[Passage to read Boundary: Start]

Xpert MTB/RIF Ultra assay for tuberculosis disease and rifampicin resistance in children.
In 2023, an estimated 1.3 million children (aged 0-14 years) became ill with tuberculosis, and 166,000 children (aged 0-15 years) died from the disease. Xpert MTB/RIF Ultra (Xpert Ultra) is a molecular World Health Organization (WHO)-recommended rapid diagnostic test that detects Mycobacterium tuberculosis complex and rifampicin resistance. This is an update of a Cochrane review first published in 2020 and last updated in 2022. Parts of the current update informed the 2024 WHO updated guidance for the diagnosis of tuberculosis.
To assess the diagnostic accuracy of Xpert Ultra for detecting pulmonary tuberculosis, tuberculous meningitis, lymph node tuberculosis, and rifampicin resistance in children (aged 0-9 years) with presumed tuberculosis.
We searched the Cochrane Central Register of Controlled Trials (CENTRAL), MEDLINE, Embase, three other databases, and three trial registers without language restrictions to 6 October 2023.

[Passage to read Boundary: End]
[Dataset extract Boundary: Start]

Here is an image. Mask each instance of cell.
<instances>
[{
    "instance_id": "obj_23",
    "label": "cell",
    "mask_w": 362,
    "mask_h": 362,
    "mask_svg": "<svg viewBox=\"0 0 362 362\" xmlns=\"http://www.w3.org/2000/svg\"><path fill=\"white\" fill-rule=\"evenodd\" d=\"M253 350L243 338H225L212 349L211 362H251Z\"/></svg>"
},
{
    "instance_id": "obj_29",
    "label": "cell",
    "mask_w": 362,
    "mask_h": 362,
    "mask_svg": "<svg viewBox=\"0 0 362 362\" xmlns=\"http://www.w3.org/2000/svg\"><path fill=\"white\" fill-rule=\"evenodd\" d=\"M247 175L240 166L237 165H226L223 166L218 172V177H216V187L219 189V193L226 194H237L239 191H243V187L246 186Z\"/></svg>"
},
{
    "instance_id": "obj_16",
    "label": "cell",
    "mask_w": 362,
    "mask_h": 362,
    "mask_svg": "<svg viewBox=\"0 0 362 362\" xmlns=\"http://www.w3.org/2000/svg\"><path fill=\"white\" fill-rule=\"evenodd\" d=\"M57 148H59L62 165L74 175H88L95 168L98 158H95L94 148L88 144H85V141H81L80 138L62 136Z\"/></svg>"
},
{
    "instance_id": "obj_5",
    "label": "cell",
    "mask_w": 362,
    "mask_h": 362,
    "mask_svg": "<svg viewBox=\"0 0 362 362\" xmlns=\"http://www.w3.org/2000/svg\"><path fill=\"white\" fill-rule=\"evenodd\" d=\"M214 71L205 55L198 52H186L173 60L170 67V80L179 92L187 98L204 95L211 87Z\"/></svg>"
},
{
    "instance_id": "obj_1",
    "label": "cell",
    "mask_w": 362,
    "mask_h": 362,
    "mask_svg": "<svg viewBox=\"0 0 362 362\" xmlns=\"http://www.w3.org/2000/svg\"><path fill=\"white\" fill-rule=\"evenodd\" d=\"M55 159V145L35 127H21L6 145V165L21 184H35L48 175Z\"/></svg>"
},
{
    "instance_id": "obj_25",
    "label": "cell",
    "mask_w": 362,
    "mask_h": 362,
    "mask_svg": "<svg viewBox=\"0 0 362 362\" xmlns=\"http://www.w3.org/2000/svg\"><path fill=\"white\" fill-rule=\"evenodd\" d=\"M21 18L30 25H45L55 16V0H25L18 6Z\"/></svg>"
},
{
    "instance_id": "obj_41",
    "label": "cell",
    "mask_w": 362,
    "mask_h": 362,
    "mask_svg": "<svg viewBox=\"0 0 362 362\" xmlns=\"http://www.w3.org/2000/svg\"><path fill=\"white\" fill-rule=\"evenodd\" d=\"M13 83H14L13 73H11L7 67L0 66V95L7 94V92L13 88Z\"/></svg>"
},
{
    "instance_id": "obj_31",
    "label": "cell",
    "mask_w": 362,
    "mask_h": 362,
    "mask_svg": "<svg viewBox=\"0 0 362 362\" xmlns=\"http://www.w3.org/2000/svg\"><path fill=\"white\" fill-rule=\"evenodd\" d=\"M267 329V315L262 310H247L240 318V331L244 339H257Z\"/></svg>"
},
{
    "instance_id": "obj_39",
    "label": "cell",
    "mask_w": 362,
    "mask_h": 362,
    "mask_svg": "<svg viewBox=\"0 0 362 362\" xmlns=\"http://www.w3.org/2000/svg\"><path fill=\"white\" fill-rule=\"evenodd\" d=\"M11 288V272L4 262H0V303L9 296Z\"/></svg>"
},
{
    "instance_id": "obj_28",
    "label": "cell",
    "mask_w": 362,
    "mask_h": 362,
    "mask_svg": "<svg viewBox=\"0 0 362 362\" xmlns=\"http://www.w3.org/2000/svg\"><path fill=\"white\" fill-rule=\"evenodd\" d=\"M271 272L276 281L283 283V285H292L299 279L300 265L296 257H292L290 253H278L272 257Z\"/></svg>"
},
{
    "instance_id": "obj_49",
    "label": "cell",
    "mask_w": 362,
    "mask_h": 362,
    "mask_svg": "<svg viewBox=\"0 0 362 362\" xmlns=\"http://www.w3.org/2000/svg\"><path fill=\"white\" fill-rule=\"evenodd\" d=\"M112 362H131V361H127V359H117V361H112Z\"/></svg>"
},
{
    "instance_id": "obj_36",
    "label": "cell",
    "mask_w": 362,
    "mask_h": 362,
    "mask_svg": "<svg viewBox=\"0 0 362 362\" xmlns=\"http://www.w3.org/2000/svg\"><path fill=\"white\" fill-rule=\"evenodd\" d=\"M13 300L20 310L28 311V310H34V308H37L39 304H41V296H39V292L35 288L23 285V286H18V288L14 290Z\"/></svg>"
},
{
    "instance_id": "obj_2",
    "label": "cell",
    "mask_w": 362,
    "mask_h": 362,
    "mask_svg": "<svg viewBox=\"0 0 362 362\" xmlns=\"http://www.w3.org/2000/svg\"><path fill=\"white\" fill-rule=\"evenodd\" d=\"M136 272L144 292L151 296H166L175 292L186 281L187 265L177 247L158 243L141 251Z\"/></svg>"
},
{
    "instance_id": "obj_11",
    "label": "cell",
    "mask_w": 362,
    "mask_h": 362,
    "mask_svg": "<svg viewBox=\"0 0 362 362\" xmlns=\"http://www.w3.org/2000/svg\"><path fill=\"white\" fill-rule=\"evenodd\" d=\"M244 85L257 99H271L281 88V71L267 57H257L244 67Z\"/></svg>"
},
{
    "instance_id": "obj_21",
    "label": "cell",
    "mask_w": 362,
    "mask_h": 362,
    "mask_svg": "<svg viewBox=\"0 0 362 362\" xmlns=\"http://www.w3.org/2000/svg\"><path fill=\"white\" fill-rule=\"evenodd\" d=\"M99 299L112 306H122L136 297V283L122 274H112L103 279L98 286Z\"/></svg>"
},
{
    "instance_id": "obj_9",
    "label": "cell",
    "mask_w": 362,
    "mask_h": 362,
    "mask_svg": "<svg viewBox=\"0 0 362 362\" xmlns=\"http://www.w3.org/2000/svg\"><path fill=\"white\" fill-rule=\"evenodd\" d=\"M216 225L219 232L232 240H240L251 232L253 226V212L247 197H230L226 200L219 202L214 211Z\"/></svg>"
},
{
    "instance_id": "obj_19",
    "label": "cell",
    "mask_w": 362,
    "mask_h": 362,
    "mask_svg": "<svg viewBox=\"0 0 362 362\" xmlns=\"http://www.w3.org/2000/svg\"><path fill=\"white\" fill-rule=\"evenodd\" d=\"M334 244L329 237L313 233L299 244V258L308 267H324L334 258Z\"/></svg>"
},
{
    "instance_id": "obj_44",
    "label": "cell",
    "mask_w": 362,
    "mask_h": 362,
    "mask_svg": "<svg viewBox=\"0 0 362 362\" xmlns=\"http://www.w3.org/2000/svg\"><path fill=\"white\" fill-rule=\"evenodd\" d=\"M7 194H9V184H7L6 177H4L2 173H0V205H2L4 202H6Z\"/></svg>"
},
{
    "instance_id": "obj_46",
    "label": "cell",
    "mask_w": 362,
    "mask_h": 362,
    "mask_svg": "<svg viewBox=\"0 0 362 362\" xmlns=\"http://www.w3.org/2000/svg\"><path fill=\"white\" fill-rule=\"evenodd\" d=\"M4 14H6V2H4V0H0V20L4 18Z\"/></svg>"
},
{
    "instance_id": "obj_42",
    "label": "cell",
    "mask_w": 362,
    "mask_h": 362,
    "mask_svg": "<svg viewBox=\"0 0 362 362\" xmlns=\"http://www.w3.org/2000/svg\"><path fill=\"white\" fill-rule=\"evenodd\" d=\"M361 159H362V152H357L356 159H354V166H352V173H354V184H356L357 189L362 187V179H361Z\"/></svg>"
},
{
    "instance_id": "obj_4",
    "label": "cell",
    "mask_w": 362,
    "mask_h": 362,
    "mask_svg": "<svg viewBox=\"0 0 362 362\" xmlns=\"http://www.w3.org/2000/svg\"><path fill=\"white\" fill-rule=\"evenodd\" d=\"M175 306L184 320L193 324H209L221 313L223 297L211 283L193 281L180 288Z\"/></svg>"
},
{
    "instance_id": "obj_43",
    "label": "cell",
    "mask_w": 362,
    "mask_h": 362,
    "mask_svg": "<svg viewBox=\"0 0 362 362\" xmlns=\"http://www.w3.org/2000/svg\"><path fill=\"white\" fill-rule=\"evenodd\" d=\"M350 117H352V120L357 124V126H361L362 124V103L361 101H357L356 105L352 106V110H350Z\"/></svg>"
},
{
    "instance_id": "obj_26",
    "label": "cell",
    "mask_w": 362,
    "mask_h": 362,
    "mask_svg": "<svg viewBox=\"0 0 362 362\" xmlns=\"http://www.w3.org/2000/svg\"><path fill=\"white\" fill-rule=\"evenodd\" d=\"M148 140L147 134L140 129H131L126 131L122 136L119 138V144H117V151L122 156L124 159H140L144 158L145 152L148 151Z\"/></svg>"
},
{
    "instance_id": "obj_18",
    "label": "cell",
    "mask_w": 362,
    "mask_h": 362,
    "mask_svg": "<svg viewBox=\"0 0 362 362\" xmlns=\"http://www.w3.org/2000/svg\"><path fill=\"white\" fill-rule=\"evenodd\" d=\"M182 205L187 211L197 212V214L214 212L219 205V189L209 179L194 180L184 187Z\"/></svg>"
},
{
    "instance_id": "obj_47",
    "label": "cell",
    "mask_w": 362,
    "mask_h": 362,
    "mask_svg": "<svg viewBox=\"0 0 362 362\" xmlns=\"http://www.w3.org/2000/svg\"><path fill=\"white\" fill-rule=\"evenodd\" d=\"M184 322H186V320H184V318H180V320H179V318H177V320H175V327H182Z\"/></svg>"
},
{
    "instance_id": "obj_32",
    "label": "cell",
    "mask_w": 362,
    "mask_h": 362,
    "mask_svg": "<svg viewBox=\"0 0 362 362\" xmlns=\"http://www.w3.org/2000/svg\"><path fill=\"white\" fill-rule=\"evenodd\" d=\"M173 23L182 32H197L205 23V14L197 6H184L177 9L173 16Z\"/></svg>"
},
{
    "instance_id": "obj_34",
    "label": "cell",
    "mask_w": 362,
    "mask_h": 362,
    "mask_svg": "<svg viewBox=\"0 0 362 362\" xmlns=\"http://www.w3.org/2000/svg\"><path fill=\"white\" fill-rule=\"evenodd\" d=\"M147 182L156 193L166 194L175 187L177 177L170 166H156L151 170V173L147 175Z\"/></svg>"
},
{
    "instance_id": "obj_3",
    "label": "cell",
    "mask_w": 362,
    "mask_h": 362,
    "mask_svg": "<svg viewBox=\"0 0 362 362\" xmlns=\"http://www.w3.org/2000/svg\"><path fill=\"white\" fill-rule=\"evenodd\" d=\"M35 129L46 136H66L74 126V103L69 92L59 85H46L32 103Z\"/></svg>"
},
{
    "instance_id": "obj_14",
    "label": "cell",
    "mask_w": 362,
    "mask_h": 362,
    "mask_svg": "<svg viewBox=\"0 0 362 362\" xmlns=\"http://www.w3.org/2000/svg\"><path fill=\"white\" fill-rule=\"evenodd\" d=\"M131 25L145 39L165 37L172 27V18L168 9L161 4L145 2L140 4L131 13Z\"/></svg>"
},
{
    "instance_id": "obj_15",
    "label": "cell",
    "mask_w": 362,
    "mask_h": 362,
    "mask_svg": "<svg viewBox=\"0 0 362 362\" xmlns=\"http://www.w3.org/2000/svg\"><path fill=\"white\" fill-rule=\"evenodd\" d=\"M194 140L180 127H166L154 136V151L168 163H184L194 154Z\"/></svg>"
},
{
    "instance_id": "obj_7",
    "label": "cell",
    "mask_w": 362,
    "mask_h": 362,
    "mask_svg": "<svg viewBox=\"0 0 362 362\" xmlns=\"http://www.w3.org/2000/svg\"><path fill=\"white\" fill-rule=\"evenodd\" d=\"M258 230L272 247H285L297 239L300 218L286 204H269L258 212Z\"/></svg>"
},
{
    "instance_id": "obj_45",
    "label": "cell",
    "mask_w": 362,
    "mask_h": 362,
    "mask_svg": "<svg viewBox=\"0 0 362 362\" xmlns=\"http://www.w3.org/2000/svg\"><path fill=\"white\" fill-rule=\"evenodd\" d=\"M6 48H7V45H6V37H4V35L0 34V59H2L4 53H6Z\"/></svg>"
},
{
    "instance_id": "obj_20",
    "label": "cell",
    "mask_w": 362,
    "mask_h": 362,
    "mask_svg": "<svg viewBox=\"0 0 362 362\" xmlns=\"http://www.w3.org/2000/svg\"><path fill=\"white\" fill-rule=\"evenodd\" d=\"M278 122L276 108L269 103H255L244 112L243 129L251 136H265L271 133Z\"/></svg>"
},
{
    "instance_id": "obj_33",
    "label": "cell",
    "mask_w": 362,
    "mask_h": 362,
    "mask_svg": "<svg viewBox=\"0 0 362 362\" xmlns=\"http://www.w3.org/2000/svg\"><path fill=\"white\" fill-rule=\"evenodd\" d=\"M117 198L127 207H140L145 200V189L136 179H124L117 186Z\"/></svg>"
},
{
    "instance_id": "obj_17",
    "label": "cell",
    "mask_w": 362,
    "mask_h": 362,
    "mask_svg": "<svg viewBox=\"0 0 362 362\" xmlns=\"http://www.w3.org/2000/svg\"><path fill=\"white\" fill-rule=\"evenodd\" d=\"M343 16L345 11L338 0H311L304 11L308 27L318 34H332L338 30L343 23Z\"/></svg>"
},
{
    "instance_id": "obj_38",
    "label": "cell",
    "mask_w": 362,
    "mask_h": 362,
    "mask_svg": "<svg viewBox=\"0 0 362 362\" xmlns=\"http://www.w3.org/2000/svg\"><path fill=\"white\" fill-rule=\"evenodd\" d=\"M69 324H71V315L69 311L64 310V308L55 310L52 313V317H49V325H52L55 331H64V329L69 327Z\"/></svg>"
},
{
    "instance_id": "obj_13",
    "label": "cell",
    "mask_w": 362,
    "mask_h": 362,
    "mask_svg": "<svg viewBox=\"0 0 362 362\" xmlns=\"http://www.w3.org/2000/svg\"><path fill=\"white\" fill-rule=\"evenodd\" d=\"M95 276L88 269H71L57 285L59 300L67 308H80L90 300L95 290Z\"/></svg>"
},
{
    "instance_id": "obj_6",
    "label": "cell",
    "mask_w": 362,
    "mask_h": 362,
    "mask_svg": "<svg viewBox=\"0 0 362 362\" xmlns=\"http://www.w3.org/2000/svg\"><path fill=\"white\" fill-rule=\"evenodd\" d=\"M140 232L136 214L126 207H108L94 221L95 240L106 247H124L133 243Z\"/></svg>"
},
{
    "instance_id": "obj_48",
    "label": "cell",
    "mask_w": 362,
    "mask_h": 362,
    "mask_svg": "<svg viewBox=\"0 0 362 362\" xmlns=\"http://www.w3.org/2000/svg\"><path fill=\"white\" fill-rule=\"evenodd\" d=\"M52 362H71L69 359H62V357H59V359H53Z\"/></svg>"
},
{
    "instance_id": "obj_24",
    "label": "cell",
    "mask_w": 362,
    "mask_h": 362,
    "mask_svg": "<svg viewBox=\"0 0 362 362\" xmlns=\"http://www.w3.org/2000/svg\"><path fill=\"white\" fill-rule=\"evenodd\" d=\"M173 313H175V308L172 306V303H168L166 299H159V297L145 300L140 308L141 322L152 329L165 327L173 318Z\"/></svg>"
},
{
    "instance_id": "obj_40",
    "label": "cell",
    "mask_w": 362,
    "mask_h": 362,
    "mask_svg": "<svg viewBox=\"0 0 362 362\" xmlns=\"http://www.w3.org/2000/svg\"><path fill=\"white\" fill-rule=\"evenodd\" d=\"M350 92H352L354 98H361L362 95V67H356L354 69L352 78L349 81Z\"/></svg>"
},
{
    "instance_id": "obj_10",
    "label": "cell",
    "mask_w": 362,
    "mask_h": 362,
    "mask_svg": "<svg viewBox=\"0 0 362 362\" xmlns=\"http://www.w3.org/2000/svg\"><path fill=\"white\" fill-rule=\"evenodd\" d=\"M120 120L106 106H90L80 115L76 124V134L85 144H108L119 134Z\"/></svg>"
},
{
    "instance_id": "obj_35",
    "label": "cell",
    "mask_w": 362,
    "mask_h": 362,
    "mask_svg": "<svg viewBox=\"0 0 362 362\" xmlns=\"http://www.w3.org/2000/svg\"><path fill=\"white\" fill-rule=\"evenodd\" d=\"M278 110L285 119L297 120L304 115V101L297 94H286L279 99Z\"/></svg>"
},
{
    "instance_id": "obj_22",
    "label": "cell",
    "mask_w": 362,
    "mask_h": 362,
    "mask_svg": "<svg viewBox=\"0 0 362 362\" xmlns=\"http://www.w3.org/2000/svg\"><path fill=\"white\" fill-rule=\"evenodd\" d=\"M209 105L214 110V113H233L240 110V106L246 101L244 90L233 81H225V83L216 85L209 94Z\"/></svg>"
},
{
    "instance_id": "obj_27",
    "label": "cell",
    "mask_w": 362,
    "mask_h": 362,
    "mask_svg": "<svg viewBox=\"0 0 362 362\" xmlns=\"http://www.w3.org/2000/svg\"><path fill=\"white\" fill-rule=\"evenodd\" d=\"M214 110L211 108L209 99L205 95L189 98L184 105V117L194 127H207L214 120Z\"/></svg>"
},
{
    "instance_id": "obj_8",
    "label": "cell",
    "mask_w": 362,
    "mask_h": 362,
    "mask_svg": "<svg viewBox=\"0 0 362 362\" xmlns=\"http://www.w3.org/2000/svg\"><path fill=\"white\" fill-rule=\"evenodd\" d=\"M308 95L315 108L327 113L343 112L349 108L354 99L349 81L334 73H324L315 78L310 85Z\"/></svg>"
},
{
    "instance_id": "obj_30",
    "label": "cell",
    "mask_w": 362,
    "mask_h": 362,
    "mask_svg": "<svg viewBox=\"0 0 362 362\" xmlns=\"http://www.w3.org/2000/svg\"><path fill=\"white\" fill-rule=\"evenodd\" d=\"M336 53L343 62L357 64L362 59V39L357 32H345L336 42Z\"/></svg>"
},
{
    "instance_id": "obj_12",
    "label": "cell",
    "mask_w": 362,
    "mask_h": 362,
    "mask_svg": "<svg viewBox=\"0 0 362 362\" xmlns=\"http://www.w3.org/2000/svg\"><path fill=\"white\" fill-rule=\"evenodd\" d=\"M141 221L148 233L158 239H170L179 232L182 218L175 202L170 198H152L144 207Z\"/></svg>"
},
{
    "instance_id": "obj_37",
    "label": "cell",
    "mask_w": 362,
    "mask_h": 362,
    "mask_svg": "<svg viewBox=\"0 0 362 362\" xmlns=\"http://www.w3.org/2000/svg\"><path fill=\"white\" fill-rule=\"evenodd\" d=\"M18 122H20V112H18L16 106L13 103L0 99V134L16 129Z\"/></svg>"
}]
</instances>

[Dataset extract Boundary: End]

What is being asked. Return the part of the Xpert Ultra text starting with "To assess the" and going on through "with presumed tuberculosis.", copied exactly.

Answer for this exercise.
To assess the diagnostic accuracy of Xpert Ultra for detecting pulmonary tuberculosis, tuberculous meningitis, lymph node tuberculosis, and rifampicin resistance in children (aged 0-9 years) with presumed tuberculosis.